### Passage
----------------

Search code examples
c#.netvb.netperformancestringbuilder

Fastest search method in StringBuilder


I have a StringBuilder named stb_Swap_Tabu used to store Course's Names, I am using the following method to find a course:

stb_Swap_Tabu.ToString.Contains("CourseName")

in my case, Performance is the most important issue. Is there any faster way?


Solution

  • StringBuilder wasn't really intended for all string purposes. If you really need to search one, you have to write your own method.

    There are several string-searching algorithms suited to different cases.

    The following is a simple implementation of the Knuth–Morris–Pratt algorithm that only cares about ordinal matches (no case-folding, no culture-related collation, just a plain codepoint to codepoint match). It has some initial Θ(m) overhead where m is the length of the word sought, and then finds in Θ(n) where n is the distance to the word sought, or the length of the whole string-builder if it isn't there. This beats the simple char-by-char compare which is Θ((n-m+1) m) (Where O() notation describes upper-bounds, Θ() describes both upper and lower bounds).

    All this said, it does sound like creating a list might be a better approach to the task in hand.

----------------

### Information supplied
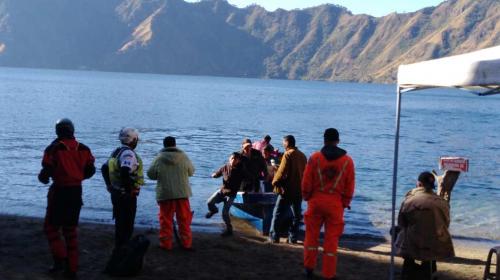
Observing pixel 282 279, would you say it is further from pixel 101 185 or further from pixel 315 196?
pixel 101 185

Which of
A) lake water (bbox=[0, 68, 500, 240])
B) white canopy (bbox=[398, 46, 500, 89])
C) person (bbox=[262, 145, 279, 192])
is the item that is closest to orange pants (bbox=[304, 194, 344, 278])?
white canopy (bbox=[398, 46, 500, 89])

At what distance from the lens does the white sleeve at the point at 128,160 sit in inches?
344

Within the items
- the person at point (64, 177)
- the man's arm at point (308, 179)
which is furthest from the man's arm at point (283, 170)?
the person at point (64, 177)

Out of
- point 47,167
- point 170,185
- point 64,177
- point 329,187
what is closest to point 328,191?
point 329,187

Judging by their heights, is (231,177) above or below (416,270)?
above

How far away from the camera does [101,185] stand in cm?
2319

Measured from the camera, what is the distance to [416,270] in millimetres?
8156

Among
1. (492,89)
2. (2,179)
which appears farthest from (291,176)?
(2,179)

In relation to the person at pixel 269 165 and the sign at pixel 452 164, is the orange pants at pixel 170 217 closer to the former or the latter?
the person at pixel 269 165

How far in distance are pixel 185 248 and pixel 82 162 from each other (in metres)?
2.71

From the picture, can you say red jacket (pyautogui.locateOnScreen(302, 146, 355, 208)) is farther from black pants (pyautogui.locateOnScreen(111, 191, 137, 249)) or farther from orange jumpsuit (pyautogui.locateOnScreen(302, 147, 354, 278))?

----------------

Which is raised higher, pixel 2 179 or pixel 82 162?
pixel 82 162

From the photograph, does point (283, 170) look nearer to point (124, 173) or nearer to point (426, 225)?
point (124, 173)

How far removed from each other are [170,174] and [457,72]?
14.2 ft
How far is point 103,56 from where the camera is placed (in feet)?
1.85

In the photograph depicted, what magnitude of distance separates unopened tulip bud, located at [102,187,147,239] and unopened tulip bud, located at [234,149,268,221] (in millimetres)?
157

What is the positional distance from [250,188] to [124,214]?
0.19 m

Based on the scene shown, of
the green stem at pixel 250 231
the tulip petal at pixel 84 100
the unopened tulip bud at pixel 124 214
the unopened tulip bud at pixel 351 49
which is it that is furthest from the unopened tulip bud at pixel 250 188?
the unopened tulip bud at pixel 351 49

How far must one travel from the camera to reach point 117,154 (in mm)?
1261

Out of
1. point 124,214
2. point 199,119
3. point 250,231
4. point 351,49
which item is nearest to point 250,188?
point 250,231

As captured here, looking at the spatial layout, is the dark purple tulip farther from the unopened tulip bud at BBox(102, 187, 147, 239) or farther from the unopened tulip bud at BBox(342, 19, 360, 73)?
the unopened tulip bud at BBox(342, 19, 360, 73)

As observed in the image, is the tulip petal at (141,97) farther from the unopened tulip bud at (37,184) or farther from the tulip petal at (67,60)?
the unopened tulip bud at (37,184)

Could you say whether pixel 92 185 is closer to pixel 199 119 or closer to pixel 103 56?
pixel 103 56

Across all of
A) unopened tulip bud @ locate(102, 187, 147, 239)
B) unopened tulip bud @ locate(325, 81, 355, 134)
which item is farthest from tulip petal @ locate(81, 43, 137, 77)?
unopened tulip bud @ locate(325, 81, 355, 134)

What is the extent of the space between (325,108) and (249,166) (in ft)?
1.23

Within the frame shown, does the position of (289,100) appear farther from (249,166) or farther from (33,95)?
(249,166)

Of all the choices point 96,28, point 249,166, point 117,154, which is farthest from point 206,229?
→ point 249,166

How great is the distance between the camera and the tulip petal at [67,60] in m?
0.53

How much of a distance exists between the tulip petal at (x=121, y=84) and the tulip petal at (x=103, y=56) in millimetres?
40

----------------

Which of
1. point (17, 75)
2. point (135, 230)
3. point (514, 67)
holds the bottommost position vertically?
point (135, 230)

----------------

### Task requirements
A) Print the passage of the StringBuilder thread from "in my case, Performance" to "and lower bounds).", word for word.
B) Pull out every line of the rows that contains the string "photograph", matching its case exactly.

### Per-task answers
A)
in my case, Performance is the most important issue. Is there any faster way?


Solution

  • StringBuilder wasn't really intended for all string purposes. If you really need to search one, you have to write your own method.

    There are several string-searching algorithms suited to different cases.

    The following is a simple implementation of the Knuth–Morris–Pratt algorithm that only cares about ordinal matches (no case-folding, no culture-related collation, just a plain codepoint to codepoint match). It has some initial Θ(m) overhead where m is the length of the word sought, and then finds in Θ(n) where n is the distance to the word sought, or the length of the whole string-builder if it isn't there. This beats the simple char-by-char compare which is Θ((n-m+1) m) (Where O() notation describes upper-bounds, Θ() describes both upper and lower bounds).

B)
From the photograph, does point (283, 170) look nearer to point (124, 173) or nearer to point (426, 225)?
In the photograph depicted, what magnitude of distance separates unopened tulip bud, located at [102,187,147,239] and unopened tulip bud, located at [234,149,268,221] (in millimetres)?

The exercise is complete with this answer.